Suddenly, a great crusade against ostensible eco-fanatics was on. Government members, a good chunk of the media and the entire united oil industry began treating simple citizens and legitimate NGOs as disloyal insurrectionists. In the words of Enbridge CEO Patrick Daniel, "I think we're facing a very strong, almost revolutionary movement to try to get off oil worldwide." And indeed the oil industry has spent many tens of millions of dollars on advertising and lobbyists to defeat these revolutionaries.

But this wasn't enough, apparently. Soon Harperland upped the ante. Like Turkey and Egypt, the government decided to expose the sinister role of foreign influence, including "foreign money," behind Canadian environmental groups. Eight million dollars were accordingly budgeted to allow the Canadian Revenue Agency to audit charitable groups that were, so it was implied, improperly enabling the subversive work of the renegades.

And if the threat of a CRA visit doesn't do the trick, you call in the cavalry: the Senate of Canada. "Recognizing her role as a fundraiser for the Conservative party," so Wikepedia helpfully tells us, in 2009 a Nicole Eaton became a Conservative senator. In February 2012, the Hon. Sen. Eaton launched an inquiry into the nefarious "involvement of foreign foundations in Canada's domestic affairs and their abuse of existing Revenue Canada's charitable status." This too was all about the opposition to the pipeline.

Our Senate, you may have heard, has its own unique political culture. Call it Canada's Wonderland. As Humpty Dumpty informed Alice in her Wonderland, a word means "just what I choose it to mean." So in the Canadian senate, an inquiry actually does not mean an inquiry. It is a "debate" on a topic chosen by a senator, if anyone wants to debate it, with no concrete outcomes and no vote. An inquiry can last for many days or hardly any. If no one speaks on it for 15 consecutive days, the inquiry is simply dropped. Sen. Eaton's inquiry was launched on Feb. 2, addressed by her in the Senate for 20 minutes on Feb. 28 (with two questions from other senators), and dropped on June 29 because of the 15-day rule. You might call it a non-inquiry inquiry.
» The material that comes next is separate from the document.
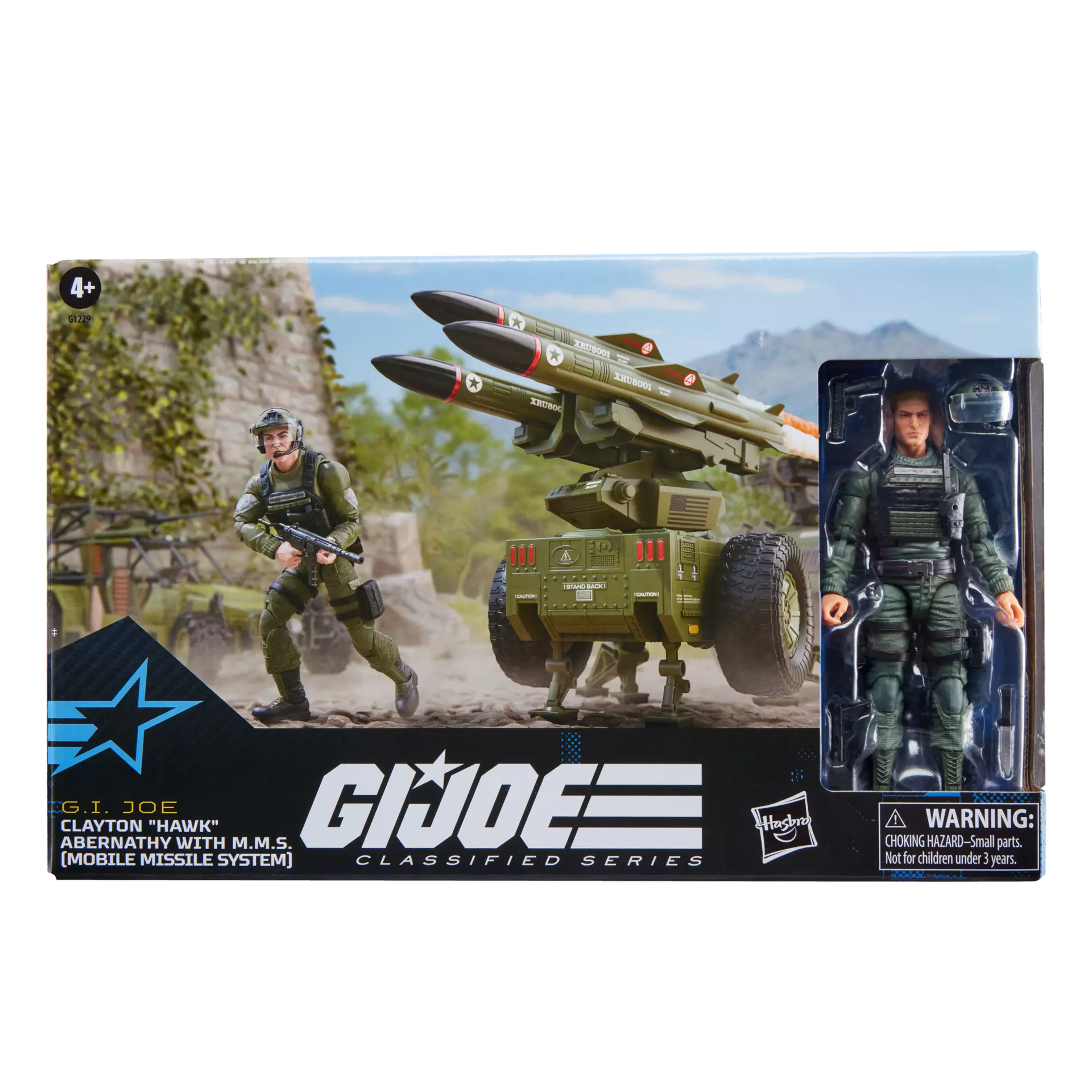 GI Joe Classified Series Clayton “Hawk” Abernathy with M.M.S. (Mobile Missile System)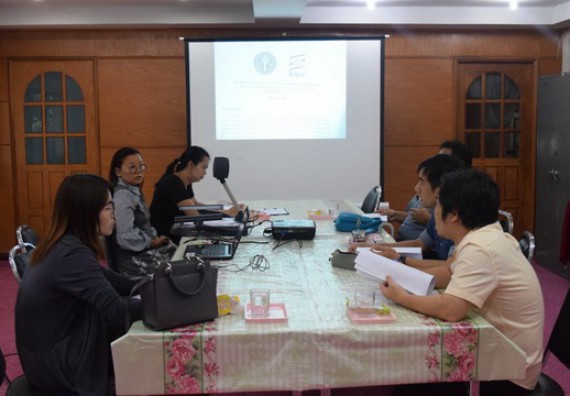 ภาพกิจกรรม คณะวิทยาศาสตร์และเทคโนโลยี เข้าร่วมกิจกรรมแลกเปลี่ยนเรียนรู้การขอรับทุนพัฒนาศักยภาพในการทำงานวิจัยของอาจารย์รุ่นใหม่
As Sen. Eaton's cordial assistant Dustin Hall explained to me in an email, she would not issue a formal report on the findings of the non-inquiry. But she did eventually announce that thanks to bold action by her government -- siccing the CRA on certain renegade charitable NGOs -- the issues addressed by her non-inquiry were largely resolved.

But not quite, it seems. Enter Public Safety Minister Toews to up the ante once more. In September, Vigilante Vic announced that the government's new comprehensive anti-terrorism strategy would target the real threat to Canadians -- eco-extremists, a.k.a. anyone who believed in global warning.

The government, the Minister announced, was now determined to be vigilant not only against foreign threats, but against a treacherous species of domestic extremism that is "based on grievances -- real or perceived -- revolving around the promotion of various causes such as animal rights, white supremacy, environmentalism and anti-capitalism." Those are his very words. Similar examples of "domestic issue-based extremism" were said to be the 1995 Oklahoma City bombing (168 killed) and the 2011 Norway massacre (77 massacred). Just like Canadian environmentalists.

And that's why Canada is a great democratic country that can lecture Egyptians about how they can be greatly democratic too.